Out Here Hope Remains

There is hope for the helpless ... Cry Out To Jesus. -- Third Day

Friday, August 27, 2004

taste and see

I just finished a delectable lunch with Steve a couple of hours ago. He elaborated - as he always does when I ask - on the nuances of macrobiotics, the diet he and Alia are on. I know that John warned me at the start of the summer not to bring anything up about it, lest I be stuck for the next two hours hearing about how processed sugar clogs Steve's lungs, etc. But I am captivated; I am drawn to talk about it with him at least a tiny bit every time we eat together.

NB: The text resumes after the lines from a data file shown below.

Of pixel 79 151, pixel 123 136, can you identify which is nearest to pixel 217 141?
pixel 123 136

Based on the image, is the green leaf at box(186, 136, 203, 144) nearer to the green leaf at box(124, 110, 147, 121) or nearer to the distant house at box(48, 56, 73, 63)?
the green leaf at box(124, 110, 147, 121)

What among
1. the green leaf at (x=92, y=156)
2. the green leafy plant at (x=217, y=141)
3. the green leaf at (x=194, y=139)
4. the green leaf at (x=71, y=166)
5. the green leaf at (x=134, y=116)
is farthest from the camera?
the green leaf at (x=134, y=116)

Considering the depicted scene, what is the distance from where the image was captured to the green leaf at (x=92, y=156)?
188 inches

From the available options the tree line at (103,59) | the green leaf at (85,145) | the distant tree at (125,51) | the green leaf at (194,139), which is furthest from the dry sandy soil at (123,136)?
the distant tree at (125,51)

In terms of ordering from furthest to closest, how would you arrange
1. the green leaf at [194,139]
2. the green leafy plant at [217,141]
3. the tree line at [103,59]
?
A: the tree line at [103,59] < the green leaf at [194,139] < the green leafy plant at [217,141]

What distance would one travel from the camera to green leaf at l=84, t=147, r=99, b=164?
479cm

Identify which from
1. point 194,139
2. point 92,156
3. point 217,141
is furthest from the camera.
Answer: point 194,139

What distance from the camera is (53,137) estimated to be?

I think he enjoys it because he imagines he may be winning over a proselyte. Not hardly. Yet I am interested... The morsel I took from it today was something that I kind of brought up. We were talking about acquired tastes, and how everyone is down on them, e.g. "If you have to acquire a taste for it, then it must not be good for ya to start with!" The items of discussion here are usually coffee, wine, sushi or, like, everything on Steve's diet. And about that logic I bring this up: we are giving way too much credit to our own sense of taste. If it's not immediately sweet and satisfying (so we think), we don't want it. We would take a sweet, processed oatmeal creampie over asparagus casserole anyday. But think about everything in life that you've had to acquire a taste for. It is usually more enjoyable, rich, deep, and substantive than anything your senses could've said you wanted at first. In fact, you may have been repulsed by it in the beginning. I think it is a picture of a deep reality. Things like eternal life, real love, grace and truth (especially truth) seem somewhat unsatisfying taken honestly on a surface level. I would much rather go with something I control and that I know works to satisfy me instantly, no matter how soon it wears off. But of course I would. Things of the eternal do not fit naturally within our human experience, therefore we have no real schema to fit them into that makes them immediately attractive. But once we taste and stay with them for an extended time, we see that everything else that always seemed so good and satisfying was just an impostor, a poser, and will never compare to the richness we have found. And we lose our taste for the cheap and the fake. So I finished my Black and Bleu Burger and wondered when I would start craving the real bread and wine at the Banquet. Now I'm headed for some coffee before the game, a wonderful acquired taste.